* _Request_
According to the PostgreSQL portability text, which two operating systems does the talk mainly focus on?

* _Text_

+ + + +

PostgreSQL Portability Tales

https://www.youtube.com/watch?v=17XYIJbkGz4
https://www.meetup.com/pl-PL/Warsaw-PostgreSQL-Users-Group/events/269906534/

This is an informal talk I gave to the Warsaw PostgreSQL User Group via video link. If I sounded a bit spaced out, that might be because it was 4:30am my time and I hadn't had anywhere near enough coffee!

Description: "PostgreSQL runs on many operating systems. I'm going to talk about a selection of interesting differences between them, and things we have done or could to in the future to make things better. Mostly focusing on Linux and FreeBSD, with some discussion of macOS and Windows, and some passing mentions of the other BSDs, illumos and some ancient commercial Unix history. Topics include memory, I/O, IPC and management."

+ + + +

* _Collected material_
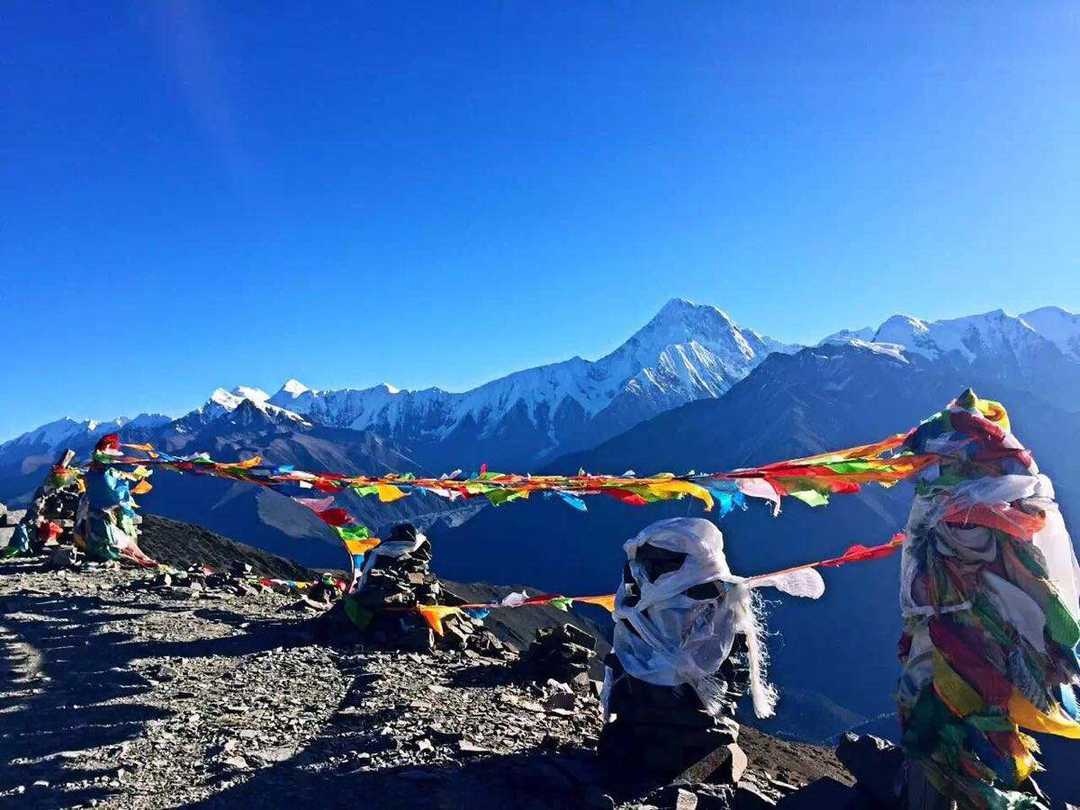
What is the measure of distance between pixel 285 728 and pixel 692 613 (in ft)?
16.1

+ + + +

* _Exercise response_
Linux and FreeBSD.